Engineered zinc finger repressors induce a prolonged and selective repression of scn9a in nociceptors of nonhuman primates.
Mohammad Samie, Toufan Parman, Mihika Jalan, Jisoo Lee, Patrick Dunn, Jason Eshleman, Dianna Baldwin Vidales, Kenneth Kennard, Josh Holter, Brian Jones, Yonghua Pan, Marina Falaleeva, Sarah Hinkley, Alicia Goodwin, Tammy Chen, Sumita Bhardwaj, Alex Ward, Michael Trias, Anthony Chikere, Madhura Som, Yanmei Lu, Sandeep Yadav, Jason Fontenot, Bryan Zeitler, Amy Pooler, Kathleen Meyer
Abstract
Peripheral neuropathies are estimated to affect several million patients in the US, with no long-lasting therapy currently available. In humans, the Nav1.7 sodium channel, encoded by the scn9a gene, is involved in a spectrum of inherited neuropathies and has emerged as a promising target for analgesic drug development. The development of a selective Nav1.7 inhibitor has been challenging, in part because of structural similarities with other Nav channels.
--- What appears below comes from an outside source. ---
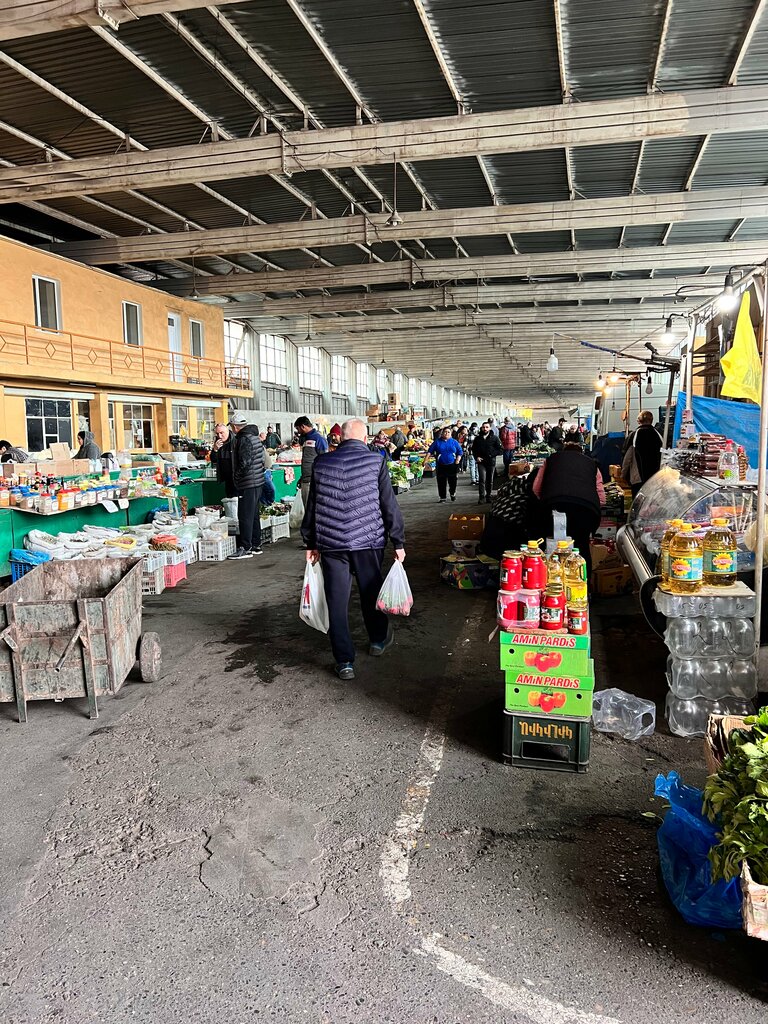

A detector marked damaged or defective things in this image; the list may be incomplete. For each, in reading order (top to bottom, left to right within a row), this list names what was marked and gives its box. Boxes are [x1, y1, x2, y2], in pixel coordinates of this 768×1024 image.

Here, we present preclinical studies for a genomic medicine approach using engineered zinc finger repressors (ZFRs) specifically targeting the human/nonhuman primate (NHP) scn9a gene. Adeno-associated virus (AAV)-mediated delivery of ZFRs in human induced pluripotent stem cell (iPSC)-derived neurons resulted in the reduction of scn9a with no detectable off-target activity. In the spared nerve injury (SNI) neuropathic pain mouse model, AAV-ZFR administration resulted in ≤70% repression of scn9a in mouse dorsal root ganglia (DRGs) and was associated with reduction in pain hypersensitivity. AAV9-mediated intrathecal-lumbar (IT-lumbar) delivery of ZFRs in NHPs demonstrated repression of scn9a in bulk DRG tissue and single-cell levels in nociceptors 1 month after treatment. A lead AAV9-ZFR investigational product, ST-503, was developed and further evaluated in a 6-month study in NHPs. ST-503 administration by IT-lumbar infusion resulted in 50% repression of scn9a in bulk DRG tissue at 6 months without findings of dose-limiting toxicity or impact on neurological and cardiac safety pharmacology. Together, our results support further development of an AAV-delivered ZFR as a potential therapy for patients with peripheral neuropathies.